Task objective
List all lines of the data containing the word "coordination".

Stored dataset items
[Start of section]

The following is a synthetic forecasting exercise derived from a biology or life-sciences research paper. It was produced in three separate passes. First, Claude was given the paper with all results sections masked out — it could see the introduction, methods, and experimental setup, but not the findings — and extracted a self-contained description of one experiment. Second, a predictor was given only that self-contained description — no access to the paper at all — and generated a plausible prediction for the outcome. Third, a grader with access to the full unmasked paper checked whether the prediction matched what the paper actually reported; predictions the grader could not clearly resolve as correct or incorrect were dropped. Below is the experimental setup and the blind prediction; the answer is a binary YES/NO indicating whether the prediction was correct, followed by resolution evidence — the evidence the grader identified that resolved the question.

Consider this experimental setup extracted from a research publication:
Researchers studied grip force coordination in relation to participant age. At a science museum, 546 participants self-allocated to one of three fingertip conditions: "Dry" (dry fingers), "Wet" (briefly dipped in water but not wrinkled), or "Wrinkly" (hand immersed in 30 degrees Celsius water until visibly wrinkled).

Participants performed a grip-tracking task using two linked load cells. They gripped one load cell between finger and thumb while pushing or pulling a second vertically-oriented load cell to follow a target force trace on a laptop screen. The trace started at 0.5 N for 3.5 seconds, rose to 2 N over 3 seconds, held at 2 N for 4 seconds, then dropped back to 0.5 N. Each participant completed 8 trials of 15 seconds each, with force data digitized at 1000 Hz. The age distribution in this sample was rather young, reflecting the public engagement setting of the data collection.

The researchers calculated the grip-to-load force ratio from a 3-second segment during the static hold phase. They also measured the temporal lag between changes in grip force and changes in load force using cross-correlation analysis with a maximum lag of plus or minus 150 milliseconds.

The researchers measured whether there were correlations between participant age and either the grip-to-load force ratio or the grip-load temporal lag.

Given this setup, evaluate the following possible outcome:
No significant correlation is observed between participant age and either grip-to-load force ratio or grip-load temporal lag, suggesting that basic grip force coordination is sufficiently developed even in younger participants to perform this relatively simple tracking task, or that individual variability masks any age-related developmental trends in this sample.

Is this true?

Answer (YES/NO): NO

[End of section]
[Start of section]

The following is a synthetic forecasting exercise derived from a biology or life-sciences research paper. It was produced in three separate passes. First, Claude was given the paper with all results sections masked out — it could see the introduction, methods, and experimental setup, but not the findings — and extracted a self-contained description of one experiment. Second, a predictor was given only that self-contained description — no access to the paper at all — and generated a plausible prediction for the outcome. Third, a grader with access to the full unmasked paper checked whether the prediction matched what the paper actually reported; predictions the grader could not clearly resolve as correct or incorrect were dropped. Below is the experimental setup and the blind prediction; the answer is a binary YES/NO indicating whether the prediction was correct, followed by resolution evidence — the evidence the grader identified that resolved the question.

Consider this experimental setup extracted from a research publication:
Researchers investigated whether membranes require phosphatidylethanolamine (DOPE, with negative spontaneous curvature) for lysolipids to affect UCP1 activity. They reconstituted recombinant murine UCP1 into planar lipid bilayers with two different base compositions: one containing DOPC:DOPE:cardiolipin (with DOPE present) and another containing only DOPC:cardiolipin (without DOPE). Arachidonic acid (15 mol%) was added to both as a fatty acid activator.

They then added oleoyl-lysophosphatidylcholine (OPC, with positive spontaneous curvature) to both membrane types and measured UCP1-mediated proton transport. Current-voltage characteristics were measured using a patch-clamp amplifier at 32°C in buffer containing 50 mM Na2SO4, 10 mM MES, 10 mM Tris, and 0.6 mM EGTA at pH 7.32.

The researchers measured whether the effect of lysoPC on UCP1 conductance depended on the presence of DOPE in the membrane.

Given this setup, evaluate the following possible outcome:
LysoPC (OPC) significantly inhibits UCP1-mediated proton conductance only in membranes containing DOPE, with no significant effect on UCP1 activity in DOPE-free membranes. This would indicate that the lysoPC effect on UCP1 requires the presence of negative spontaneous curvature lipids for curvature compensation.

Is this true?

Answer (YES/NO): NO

[End of section]

Response
Researchers studied grip force coordination in relation to participant age. At a science museum, 546 participants self-allocated to one of three fingertip conditions: "Dry" (dry fingers), "Wet" (briefly dipped in water but not wrinkled), or "Wrinkly" (hand immersed in 30 degrees Celsius water until visibly wrinkled).
No significant correlation is observed between participant age and either grip-to-load force ratio or grip-load temporal lag, suggesting that basic grip force coordination is sufficiently developed even in younger participants to perform this relatively simple tracking task, or that individual variability masks any age-related developmental trends in this sample.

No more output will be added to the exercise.